Records excerpted from a collection
+ + +

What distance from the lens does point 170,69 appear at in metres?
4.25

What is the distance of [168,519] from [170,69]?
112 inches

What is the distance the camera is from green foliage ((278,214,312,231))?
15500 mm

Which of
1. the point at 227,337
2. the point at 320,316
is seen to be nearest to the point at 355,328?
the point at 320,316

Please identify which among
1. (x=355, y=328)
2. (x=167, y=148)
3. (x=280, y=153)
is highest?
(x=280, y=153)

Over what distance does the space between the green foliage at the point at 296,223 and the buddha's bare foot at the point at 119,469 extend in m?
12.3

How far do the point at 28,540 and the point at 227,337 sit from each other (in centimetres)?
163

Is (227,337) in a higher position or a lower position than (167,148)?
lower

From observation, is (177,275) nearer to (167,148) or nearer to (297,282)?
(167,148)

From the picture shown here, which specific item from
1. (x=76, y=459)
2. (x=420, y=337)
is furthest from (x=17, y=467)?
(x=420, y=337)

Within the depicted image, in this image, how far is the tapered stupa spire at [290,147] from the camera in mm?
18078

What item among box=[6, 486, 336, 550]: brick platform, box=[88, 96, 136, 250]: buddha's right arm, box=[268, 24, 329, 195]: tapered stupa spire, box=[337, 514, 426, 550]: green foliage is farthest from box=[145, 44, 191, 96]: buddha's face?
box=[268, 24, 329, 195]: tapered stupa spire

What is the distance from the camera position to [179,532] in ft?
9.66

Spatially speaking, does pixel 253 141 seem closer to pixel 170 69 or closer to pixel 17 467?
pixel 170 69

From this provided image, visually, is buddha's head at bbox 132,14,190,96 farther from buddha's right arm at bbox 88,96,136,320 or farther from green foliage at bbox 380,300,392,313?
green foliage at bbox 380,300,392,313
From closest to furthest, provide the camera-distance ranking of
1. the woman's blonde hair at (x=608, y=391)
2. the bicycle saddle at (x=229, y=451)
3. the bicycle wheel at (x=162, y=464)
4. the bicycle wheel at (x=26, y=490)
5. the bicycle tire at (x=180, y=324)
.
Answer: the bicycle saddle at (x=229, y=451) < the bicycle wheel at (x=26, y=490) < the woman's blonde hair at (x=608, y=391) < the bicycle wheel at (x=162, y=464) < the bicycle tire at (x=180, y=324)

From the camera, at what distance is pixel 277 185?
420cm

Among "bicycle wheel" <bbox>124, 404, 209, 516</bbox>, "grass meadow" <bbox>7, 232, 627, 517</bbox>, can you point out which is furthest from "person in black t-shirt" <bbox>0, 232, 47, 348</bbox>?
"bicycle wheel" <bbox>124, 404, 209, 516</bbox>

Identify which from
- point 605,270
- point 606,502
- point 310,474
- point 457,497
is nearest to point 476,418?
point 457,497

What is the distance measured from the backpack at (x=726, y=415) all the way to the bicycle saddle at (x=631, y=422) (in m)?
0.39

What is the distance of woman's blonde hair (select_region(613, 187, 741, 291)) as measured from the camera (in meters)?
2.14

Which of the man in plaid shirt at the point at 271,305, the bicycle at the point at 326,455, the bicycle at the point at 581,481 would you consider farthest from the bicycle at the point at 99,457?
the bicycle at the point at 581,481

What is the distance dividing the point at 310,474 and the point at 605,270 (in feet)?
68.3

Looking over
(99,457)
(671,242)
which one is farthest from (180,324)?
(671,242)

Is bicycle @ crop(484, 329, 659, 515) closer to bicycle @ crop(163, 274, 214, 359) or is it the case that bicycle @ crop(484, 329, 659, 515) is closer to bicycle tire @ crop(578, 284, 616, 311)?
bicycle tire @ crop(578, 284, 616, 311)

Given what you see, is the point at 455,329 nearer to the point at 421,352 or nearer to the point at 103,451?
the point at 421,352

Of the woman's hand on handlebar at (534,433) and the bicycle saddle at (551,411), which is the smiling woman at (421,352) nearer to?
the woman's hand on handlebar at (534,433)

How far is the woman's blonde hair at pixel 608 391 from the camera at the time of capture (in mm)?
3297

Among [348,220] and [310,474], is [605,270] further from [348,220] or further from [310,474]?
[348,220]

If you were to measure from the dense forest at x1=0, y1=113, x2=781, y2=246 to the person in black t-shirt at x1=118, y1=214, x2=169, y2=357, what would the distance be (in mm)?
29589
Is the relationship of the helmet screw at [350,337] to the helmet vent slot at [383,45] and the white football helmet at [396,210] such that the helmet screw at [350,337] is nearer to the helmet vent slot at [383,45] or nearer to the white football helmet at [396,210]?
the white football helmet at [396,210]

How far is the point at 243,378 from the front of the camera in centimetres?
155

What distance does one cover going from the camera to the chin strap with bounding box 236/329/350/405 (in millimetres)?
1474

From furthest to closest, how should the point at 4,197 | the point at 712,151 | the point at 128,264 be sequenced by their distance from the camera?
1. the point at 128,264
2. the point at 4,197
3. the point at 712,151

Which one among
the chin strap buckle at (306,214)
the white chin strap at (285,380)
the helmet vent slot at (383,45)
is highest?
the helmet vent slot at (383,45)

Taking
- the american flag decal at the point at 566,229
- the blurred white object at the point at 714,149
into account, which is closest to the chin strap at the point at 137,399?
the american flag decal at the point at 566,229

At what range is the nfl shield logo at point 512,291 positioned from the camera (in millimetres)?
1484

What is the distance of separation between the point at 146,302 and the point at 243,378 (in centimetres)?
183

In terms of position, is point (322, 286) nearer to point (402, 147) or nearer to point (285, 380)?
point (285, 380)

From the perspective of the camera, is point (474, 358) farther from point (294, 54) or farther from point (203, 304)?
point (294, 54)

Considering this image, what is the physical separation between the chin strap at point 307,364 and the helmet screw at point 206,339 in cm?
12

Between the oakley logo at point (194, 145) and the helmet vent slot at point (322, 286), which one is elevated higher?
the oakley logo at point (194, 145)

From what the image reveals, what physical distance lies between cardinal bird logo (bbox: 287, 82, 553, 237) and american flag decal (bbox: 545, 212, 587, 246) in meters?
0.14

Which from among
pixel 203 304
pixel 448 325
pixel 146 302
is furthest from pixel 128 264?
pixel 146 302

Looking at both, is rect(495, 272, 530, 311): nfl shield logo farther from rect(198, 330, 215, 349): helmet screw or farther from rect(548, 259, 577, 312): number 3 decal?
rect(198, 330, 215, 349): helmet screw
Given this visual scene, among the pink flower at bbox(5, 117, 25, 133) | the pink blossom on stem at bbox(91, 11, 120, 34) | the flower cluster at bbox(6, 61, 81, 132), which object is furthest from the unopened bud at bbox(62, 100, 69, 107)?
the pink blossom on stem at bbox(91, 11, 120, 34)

+ + +

__Set exercise__. Starting at the line that contains "What is the distance of separation", copy each line exactly through the end of the listing above. Include that first line and the last one, and add nothing.

__Task result__.
What is the distance of separation between the point at 146,302 and the point at 243,378 (in centimetres)?
183

In terms of position, is point (322, 286) nearer to point (402, 147) or nearer to point (285, 380)?
point (285, 380)

From the perspective of the camera, is point (474, 358) farther from point (294, 54) or farther from point (203, 304)?
point (294, 54)

Considering this image, what is the physical separation between the chin strap at point 307,364 and the helmet screw at point 206,339 in cm?
12

Between the oakley logo at point (194, 145) and the helmet vent slot at point (322, 286), which one is elevated higher?
the oakley logo at point (194, 145)

From what the image reveals, what physical distance lies between cardinal bird logo (bbox: 287, 82, 553, 237) and american flag decal (bbox: 545, 212, 587, 246) in meters?
0.14

Which from among
pixel 203 304
pixel 448 325
pixel 146 302
is furthest from pixel 128 264?
pixel 146 302

Looking at both, is rect(495, 272, 530, 311): nfl shield logo farther from rect(198, 330, 215, 349): helmet screw or farther from rect(548, 259, 577, 312): number 3 decal?
rect(198, 330, 215, 349): helmet screw
Given this visual scene, among the pink flower at bbox(5, 117, 25, 133) | the pink blossom on stem at bbox(91, 11, 120, 34) | the flower cluster at bbox(6, 61, 81, 132), which object is furthest from the unopened bud at bbox(62, 100, 69, 107)?
the pink blossom on stem at bbox(91, 11, 120, 34)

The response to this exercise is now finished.